Thanks Arms for the official spiel about caring for the Quantum Quartz. 
Phrases like "non porous" and "stain resistant" do not describe the product that I have in my kitchen and  I'm not convinced that a sealer is not required either.  We've had the bench top for 6 weeks and in that time fruit juice spills have twice left faint stains that I'm not keen on polishing out with a scouring pad as advised. 
This is not an easy care surface for a bench top and even the most dedicated at cleaning up after spills will be immune from the dreaded stain. 
Tip : regularly check under the insulating pads that are required because the surface is only heat resistant rather than heat proof  :Smilie:

----------


## arms

> Thanks Arms for the official spiel about caring for the Quantum Quartz. 
> Phrases like "non porous" and "stain resistant" do not describe the product that I have in my kitchen and I'm not convinced that a sealer is not required either.
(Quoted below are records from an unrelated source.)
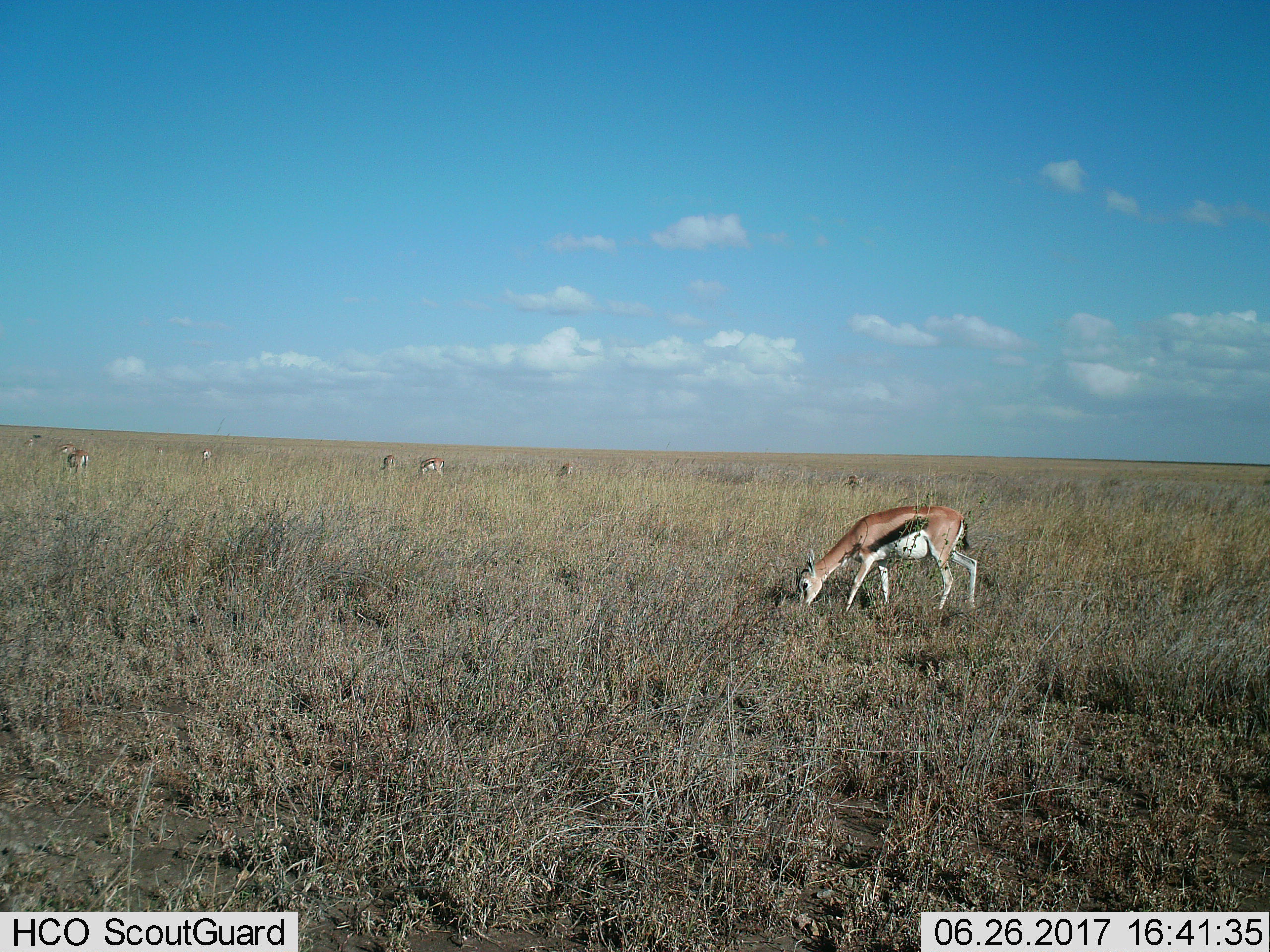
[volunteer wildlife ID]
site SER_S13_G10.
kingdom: Animalia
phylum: Chordata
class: Mammalia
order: Artiodactyla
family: Bovidae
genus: Eudorcas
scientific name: Eudorcas thomsonii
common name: thomson's gazelle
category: gazellethomsons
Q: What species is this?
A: Gazellethomsons (thomson's gazelle) (Eudorcas thomsonii).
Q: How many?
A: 10.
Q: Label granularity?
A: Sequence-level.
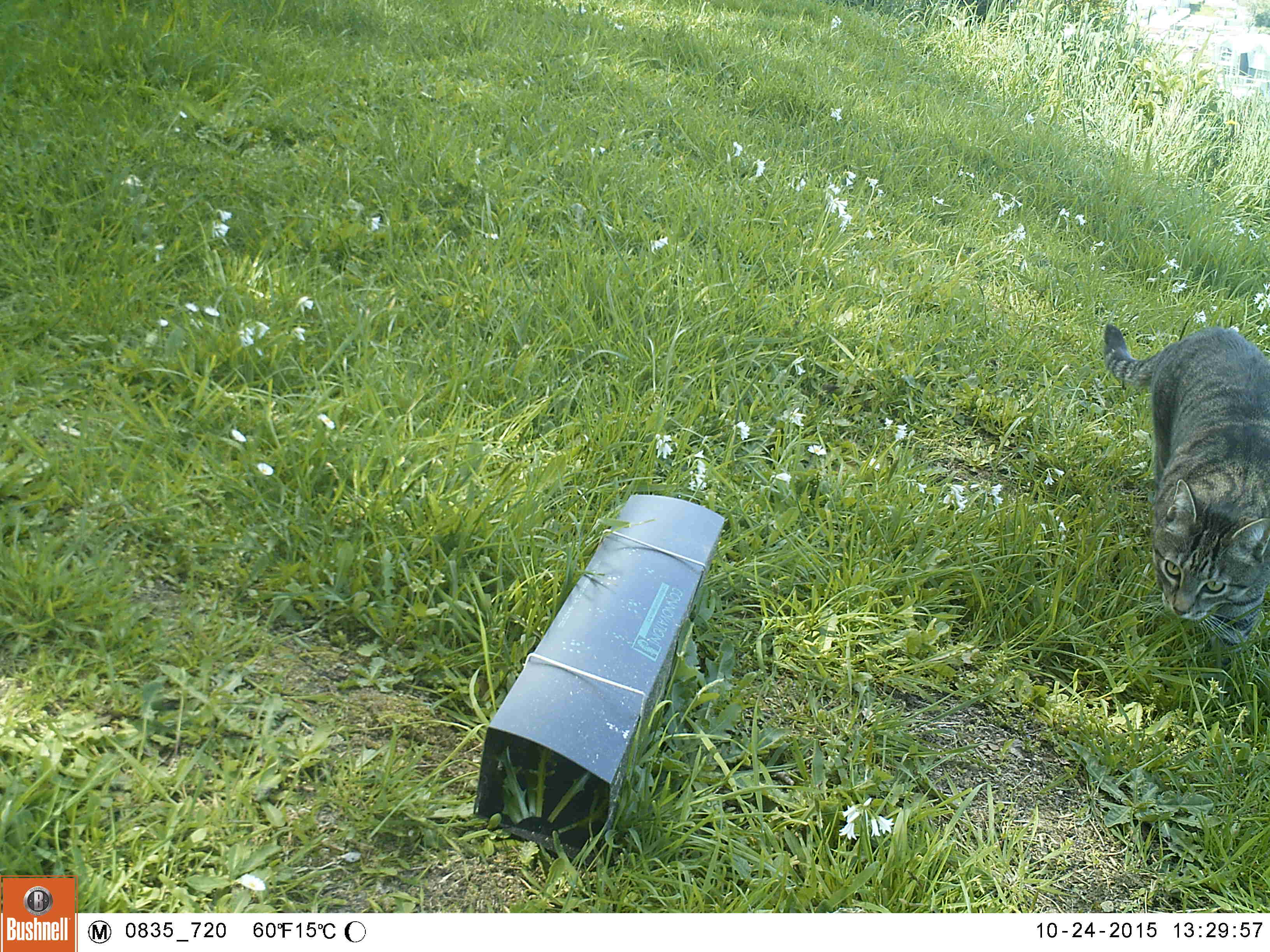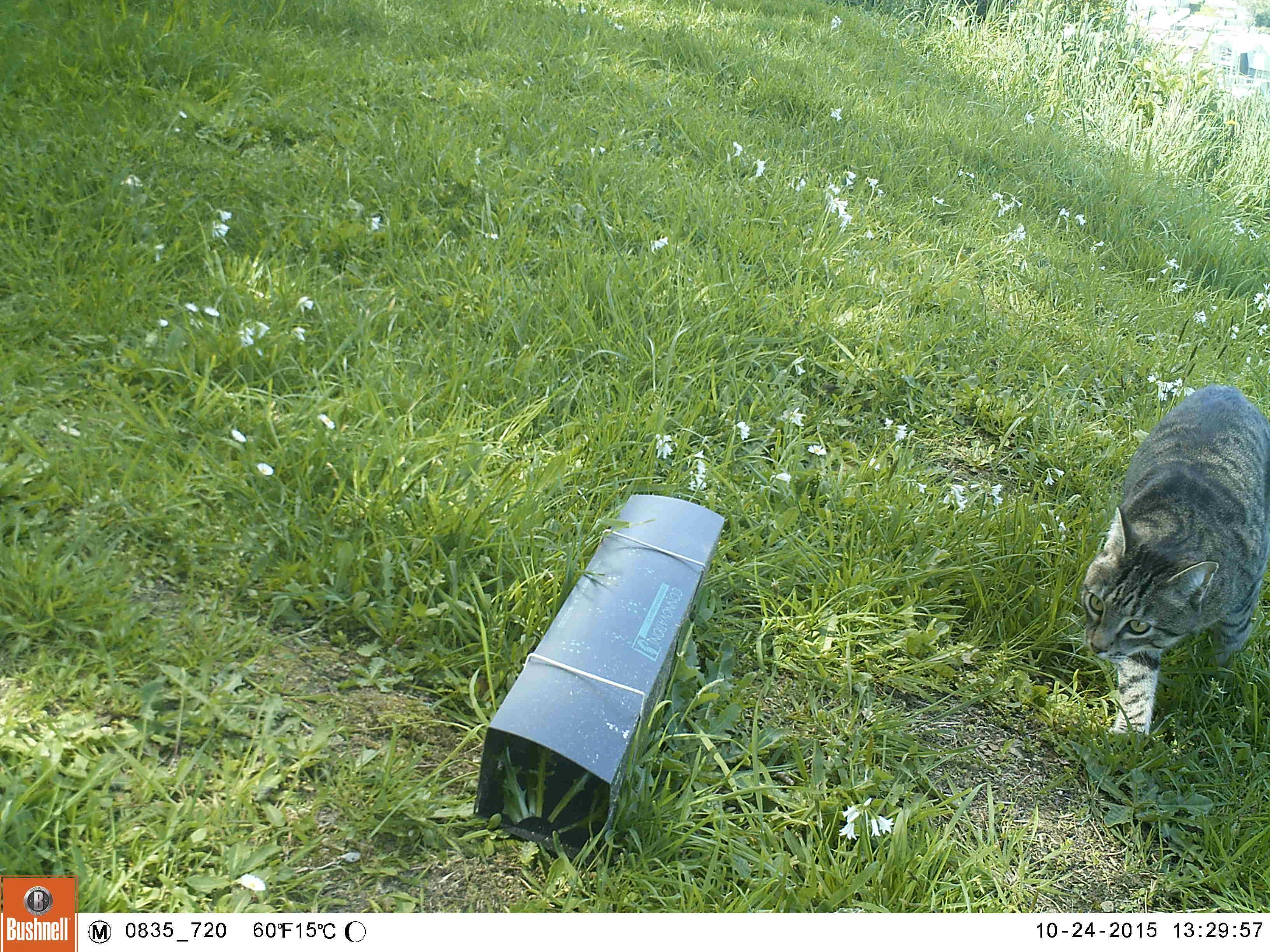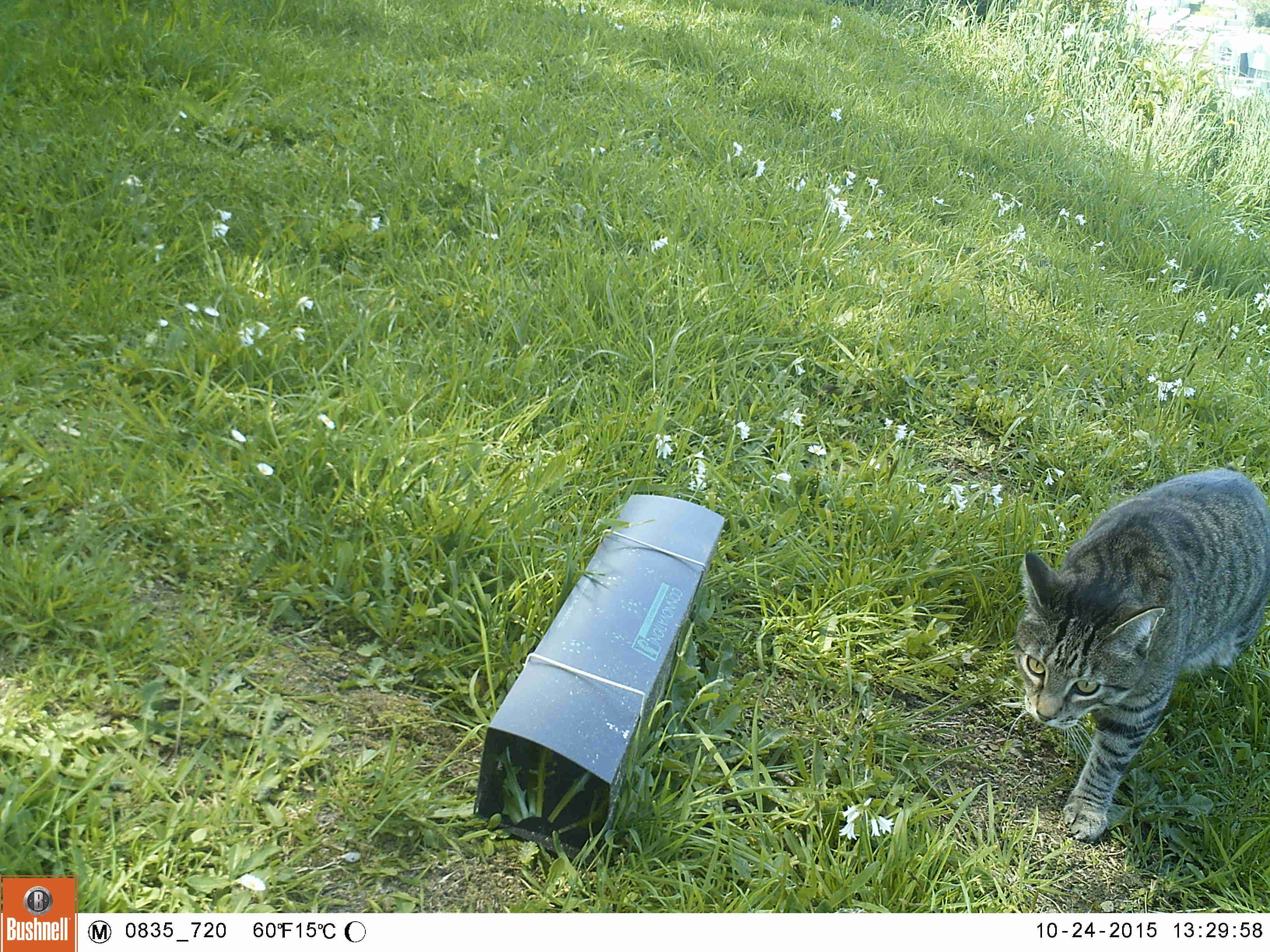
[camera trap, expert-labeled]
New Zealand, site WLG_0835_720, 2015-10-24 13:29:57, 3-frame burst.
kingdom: Animalia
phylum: Chordata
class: Mammalia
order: Carnivora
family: Felidae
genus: Felis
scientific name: Felis catus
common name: domestic cat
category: cat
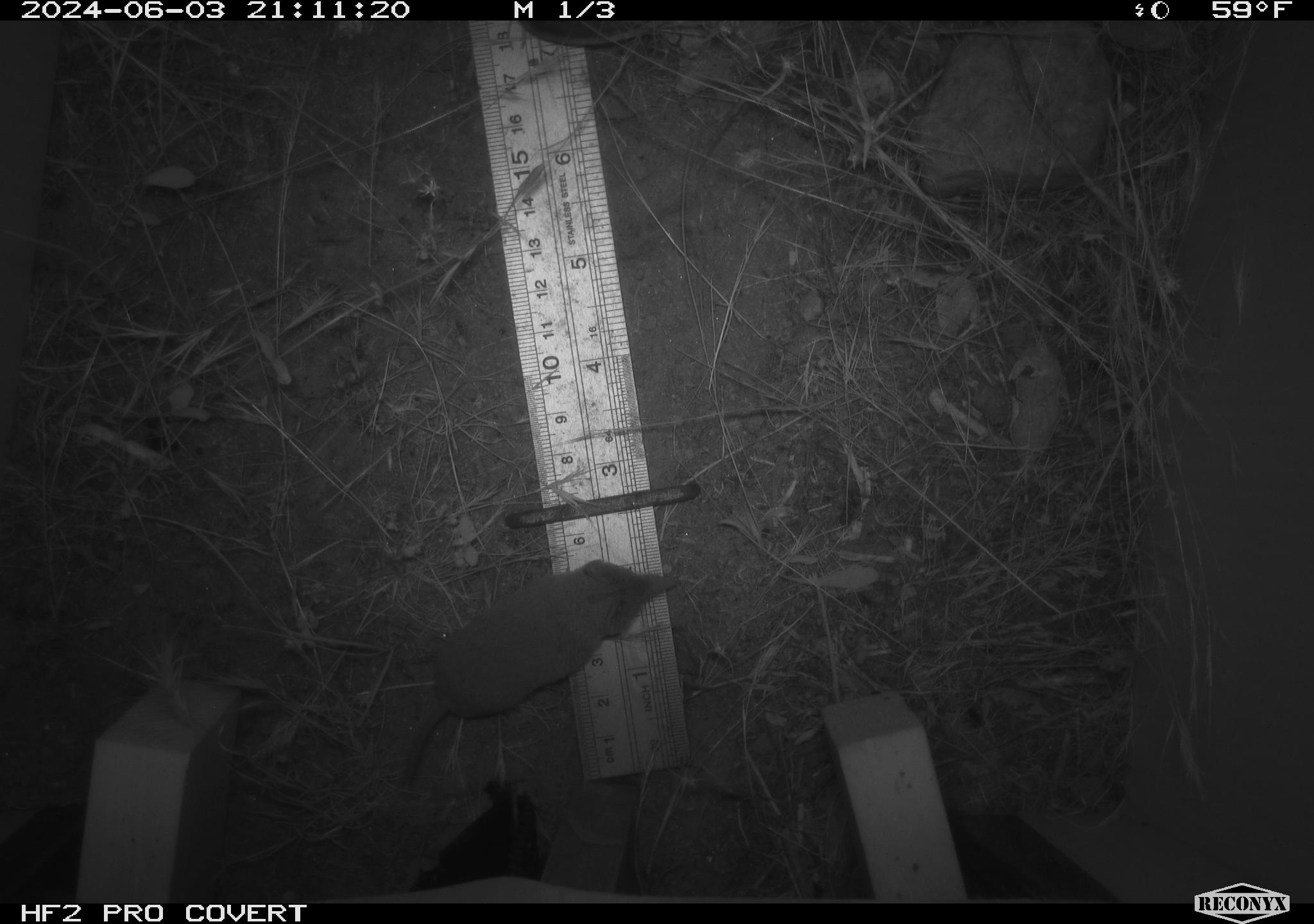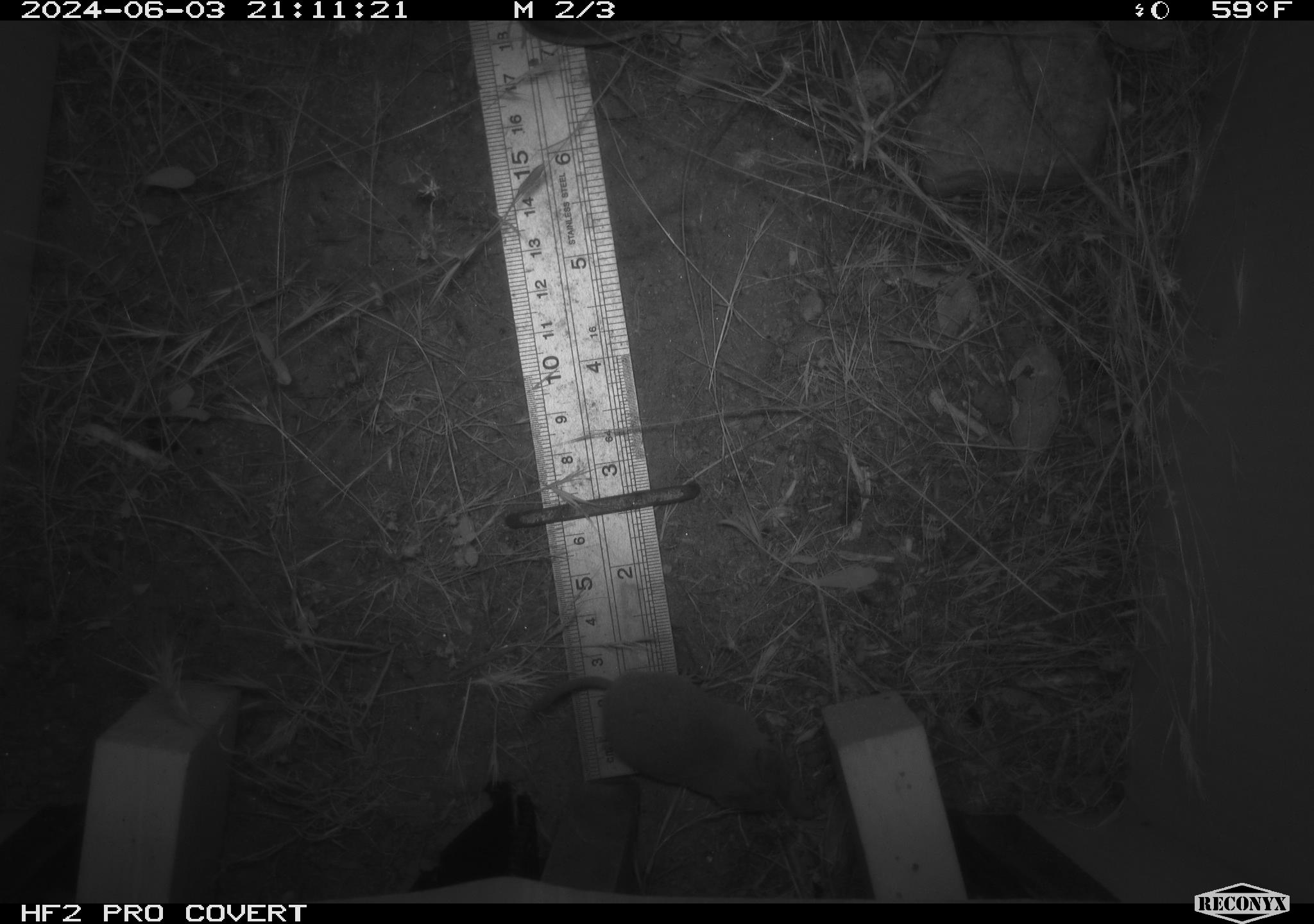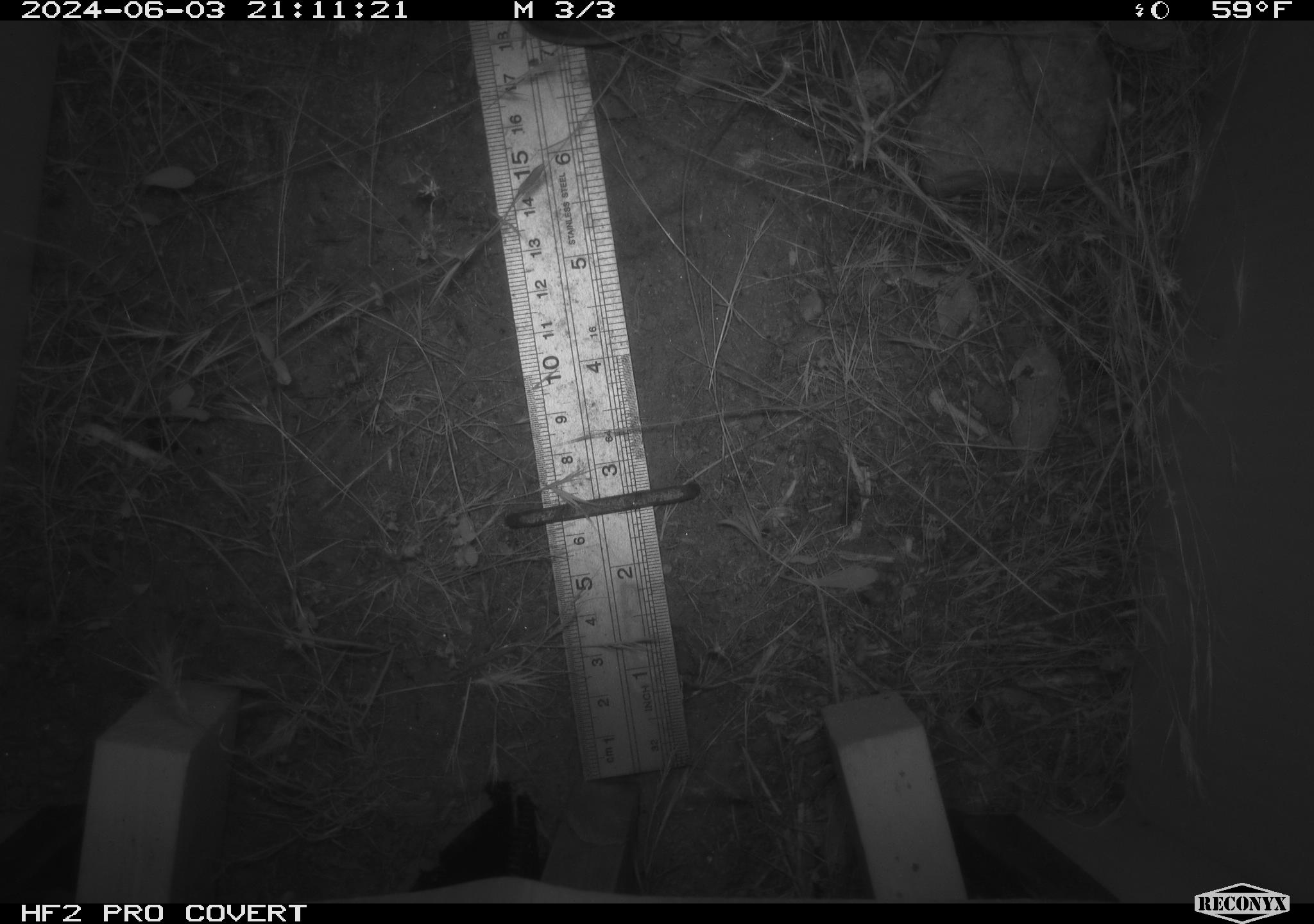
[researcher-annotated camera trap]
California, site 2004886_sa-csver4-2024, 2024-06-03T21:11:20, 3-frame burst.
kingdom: Animalia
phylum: Chordata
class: Mammalia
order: Eulipotyphla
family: Soricidae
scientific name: Soricidae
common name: shrews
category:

We've had the bench top for 6 weeks and in that time fruit juice spills have twice left faint stains that I'm not keen on polishing out with a scouring pad as advised. 
> This is not an easy care surface for a bench top and even the most dedicated at cleaning up after spills will be immune from the dreaded stain. 
> Tip : regularly check under the insulating pads that are required because the surface is only heat resistant rather than heat proof

  needles to say a unhappy customer ,sorry about that, but i never had much faith in the man made substances give me good old mother rock any day of the week

----------


## PDub

I spoke with several stone masons regarding sealing marble benchtops - many times worse for staining than the reconstituted stones - and the 2 who seemed to have a clue swore by a company called dry-treat (drytreat.com.au). I don't know whether it's normally a diy sort of thing but the bloke who supplied my benches was kind enough to provide me with some of the sealer in a bottle. I can't see why it wouldn't help with the man made stone as well. 
There's a where to buy section on their website but in my area there's definatley more companies who use it than appear in the list as dealers so might be worth calling some stone places. 
Now I just have to cross my fingers that it works as well as they say because the boss insisted on having mable and I'm a very messy cooker!

----------